Carol Anne Huff, is back again with a timely look at registration statements. Specifically, the registration statements that are used by de-SPAC’d companies to register shares post-combination close, including the shares underlying the public warrants. Read on to learn more about the potential changes afoot with the SEC’s interpretation of these filings and how it will affect SPACs going forward.
SEC Raises Questions on SPACs Use of Form S-3 Registration Statements
By: Carol Anne Huff, Arnold and Porter*
The Securities and Exchange Commission has begun issuing comments to former SPACs as part of the process of reviewing registration statement filings that may indicate a change in the Staff’s position on when former SPACs can use short-form registration statements on Form S-3. This change in interpretation could require some former SPACs to wait a full 12 months post-business combination to use this important short-form registration statement.
Form S-3 is typically used by SPACs post-business combination for the shelf registration statement that registers the issuance of common stock upon exercise of their warrants and registers the resale by PIPE investors and the sponsor of any privately-placed securities. Use of Form S-3 is greatly preferable to using the SEC’s Form S-1 long-form registration statement. Form S-1 requires substantial disclosure (similar to that in an IPO or a Form S-4 for business combination) and it generally takes longer for the Staff to declare a Form S-1 effective. If reviewed, the SEC can take up to 30 days to review Form S-1 filings.
Use of Form S-3 is conditioned on the issuer having been a reporting company for at least 12 months. Since at least the mid-2000’s, the SEC has allowed SPACs to include their pre-business combination reporting history for purposes of determining whether the 12-month period has been met. As a result, most SPACs are “S-3 eligible” at the time they complete their business combination. Historically, issues were raised by the Staff only when a new reporting entity was formed. In this context, questions can sometimes arise as to whether the newly-formed company is “successor” to the SPAC’s reporting history. Because the SEC has not issued any guidance, it remains unclear under what circumstances, if any, the SEC will continue to permit former SPACs to count their pre-business combination reporting history in meeting the 12-month requirement.

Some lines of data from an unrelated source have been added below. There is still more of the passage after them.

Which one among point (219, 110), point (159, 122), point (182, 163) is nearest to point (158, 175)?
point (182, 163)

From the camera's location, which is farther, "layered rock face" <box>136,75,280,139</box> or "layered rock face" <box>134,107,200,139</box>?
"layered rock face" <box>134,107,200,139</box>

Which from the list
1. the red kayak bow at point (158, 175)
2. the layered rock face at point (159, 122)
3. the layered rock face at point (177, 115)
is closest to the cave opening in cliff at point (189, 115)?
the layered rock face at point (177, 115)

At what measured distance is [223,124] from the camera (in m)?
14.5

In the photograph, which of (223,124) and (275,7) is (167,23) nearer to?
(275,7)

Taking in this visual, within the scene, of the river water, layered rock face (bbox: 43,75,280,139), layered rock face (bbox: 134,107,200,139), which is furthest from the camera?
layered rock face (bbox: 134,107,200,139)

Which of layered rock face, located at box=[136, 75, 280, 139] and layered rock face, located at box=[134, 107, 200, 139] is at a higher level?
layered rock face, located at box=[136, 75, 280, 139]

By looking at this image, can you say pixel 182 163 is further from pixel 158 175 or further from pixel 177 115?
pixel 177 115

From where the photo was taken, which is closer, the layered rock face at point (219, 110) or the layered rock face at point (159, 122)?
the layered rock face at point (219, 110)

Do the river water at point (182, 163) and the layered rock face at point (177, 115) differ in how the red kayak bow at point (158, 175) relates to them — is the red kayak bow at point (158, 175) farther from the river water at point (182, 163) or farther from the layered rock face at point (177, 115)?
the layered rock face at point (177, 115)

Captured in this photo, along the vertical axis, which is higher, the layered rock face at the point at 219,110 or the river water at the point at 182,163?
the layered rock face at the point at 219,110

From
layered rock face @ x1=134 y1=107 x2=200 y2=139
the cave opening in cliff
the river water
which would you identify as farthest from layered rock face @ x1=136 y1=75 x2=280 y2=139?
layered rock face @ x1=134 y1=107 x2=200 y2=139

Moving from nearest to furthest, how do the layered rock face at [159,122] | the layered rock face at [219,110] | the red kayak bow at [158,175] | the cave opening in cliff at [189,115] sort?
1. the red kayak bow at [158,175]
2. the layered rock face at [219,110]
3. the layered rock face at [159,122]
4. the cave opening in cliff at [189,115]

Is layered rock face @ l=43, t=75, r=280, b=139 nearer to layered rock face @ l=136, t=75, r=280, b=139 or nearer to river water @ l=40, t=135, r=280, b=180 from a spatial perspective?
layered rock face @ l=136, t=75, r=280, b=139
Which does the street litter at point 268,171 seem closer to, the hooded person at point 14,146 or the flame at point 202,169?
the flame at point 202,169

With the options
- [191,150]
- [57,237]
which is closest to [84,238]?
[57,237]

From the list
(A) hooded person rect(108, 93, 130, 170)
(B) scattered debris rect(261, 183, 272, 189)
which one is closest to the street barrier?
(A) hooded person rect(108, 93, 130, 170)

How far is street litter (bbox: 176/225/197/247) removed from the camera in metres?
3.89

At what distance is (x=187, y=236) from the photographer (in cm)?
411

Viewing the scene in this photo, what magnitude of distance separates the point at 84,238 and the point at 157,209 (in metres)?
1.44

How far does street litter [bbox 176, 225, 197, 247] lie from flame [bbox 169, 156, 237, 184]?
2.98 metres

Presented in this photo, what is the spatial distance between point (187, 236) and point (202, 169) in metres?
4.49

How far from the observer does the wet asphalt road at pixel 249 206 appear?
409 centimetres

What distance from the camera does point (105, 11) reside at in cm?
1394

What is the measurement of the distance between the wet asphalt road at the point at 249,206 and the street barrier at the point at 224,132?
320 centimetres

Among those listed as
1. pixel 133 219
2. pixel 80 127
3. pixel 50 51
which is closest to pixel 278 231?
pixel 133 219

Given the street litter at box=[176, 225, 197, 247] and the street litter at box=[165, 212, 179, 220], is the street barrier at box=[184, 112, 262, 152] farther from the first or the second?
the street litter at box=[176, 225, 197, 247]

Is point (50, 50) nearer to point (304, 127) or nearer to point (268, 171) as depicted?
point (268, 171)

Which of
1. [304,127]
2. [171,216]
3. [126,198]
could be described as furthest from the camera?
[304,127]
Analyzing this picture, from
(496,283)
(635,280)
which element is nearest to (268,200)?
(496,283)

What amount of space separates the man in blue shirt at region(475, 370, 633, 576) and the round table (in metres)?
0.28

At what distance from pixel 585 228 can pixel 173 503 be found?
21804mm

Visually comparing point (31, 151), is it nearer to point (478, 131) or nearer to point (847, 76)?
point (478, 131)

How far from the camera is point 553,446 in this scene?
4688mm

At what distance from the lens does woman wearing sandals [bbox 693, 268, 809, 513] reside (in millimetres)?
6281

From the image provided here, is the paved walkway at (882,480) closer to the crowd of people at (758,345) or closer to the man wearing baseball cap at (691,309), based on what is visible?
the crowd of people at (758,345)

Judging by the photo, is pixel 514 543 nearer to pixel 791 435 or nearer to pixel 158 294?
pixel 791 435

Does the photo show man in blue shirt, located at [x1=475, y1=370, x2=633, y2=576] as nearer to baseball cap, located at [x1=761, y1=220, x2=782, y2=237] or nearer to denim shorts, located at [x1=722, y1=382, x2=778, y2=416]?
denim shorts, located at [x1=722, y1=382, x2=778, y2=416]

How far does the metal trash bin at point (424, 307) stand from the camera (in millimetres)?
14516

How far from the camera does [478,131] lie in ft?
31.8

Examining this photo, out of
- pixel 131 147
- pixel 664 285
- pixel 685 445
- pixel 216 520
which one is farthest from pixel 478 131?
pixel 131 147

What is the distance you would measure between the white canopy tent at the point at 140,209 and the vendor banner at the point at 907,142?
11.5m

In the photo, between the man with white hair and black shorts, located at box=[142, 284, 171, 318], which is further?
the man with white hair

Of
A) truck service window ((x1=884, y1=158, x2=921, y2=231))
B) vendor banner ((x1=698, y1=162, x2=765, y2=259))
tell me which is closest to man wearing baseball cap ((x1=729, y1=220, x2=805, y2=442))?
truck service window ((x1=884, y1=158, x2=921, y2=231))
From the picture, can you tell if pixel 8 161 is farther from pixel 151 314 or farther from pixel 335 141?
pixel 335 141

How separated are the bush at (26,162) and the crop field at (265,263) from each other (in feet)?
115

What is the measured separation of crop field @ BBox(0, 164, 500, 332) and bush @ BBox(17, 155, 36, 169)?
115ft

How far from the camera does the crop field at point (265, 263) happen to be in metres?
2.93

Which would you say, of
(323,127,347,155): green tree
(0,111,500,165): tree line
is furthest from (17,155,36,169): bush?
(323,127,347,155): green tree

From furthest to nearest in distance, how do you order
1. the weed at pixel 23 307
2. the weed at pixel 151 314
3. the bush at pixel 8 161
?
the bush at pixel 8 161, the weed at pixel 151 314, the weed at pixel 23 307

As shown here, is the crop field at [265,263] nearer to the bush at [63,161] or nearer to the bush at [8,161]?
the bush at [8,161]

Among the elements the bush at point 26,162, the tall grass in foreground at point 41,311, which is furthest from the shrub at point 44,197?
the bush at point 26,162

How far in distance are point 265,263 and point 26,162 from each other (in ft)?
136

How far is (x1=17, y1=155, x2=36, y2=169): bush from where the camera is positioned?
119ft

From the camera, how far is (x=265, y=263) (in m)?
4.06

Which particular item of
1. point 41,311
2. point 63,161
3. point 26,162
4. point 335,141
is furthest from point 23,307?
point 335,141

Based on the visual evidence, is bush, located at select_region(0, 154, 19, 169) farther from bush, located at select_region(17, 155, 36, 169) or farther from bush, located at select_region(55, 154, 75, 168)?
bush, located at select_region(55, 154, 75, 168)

Some former SPACs that have filed Form S-3 registration statements in the past two months have since been required to refile on Form S-1, delaying the time required for these filings to become effective. This can be problematic, particularly if a SPAC is running into a contractual deadline to put up a shelf registration statement for PIPE investors. In addition, until registered for resale, privately-placed shares would remain “restricted securities” and not count for purposes of NASDAQ’s public float and round lot holder requirements.
Some SPACs may also run into issues in connection with redeeming warrants if they are delayed in having their registration statements declared effective. To the extent a former SPAC is in a position to redeem its warrant (i.e. the common stock has traded over $18.00 for 20 of the prior 30 trading days), it will not be able to force exercise of the warrants for cash without an effective registration statement to permit the issuance of the common stock for cash. In this circumstance, a SPAC might seek to rely on an SEC exemption that permits cashless exercise and redeem the warrants using the cashless exercise feature available in many SPAC warrant agreements.
The Staff has informally indicated that its consideration of this and other issues is ongoing. Although no timetable has been set and SEC rulemaking can be a slow process, the Staff has informally indicated that there could be formal guidance issued at some point.
While it is unfortunate for SPACs that in some cases the SEC is treating the closing of the business combination similar to an IPO for S-3 eligibility purpose, this change in thinking could work in SPACs’ favor. Starting the reporting “clock” on SPACs at the time of the initial IPO is disadvantageous to SPACs in other circumstances. For example, because it often takes over a year to complete a business combination, SPACs can find themselves having used up the phase-in periods designed to allow newly public companies to transition to full compliance with requirements such as Sarbanes-Oxley.
In addition, the SEC treats the length of the time the SPAC has been in existence as relevant to the number of years of audited financial statements that must be filed for the operating company, often resulting in target companies needing to file three rather than two years of audited financial statements in the proxy statement/ S-4 registration statement for the business combination. We can only hope that the Staff’s fresh look involves revisiting these and other rules that treat former SPACs less favorably than companies going public through an IPO, including limitations on use by SPACs of the Rule 144 resale safe harbor.
*Carol Anne Huff is a partner at Arnold & Porter and regularly advises clients on transactions involving special purpose acquisition companies.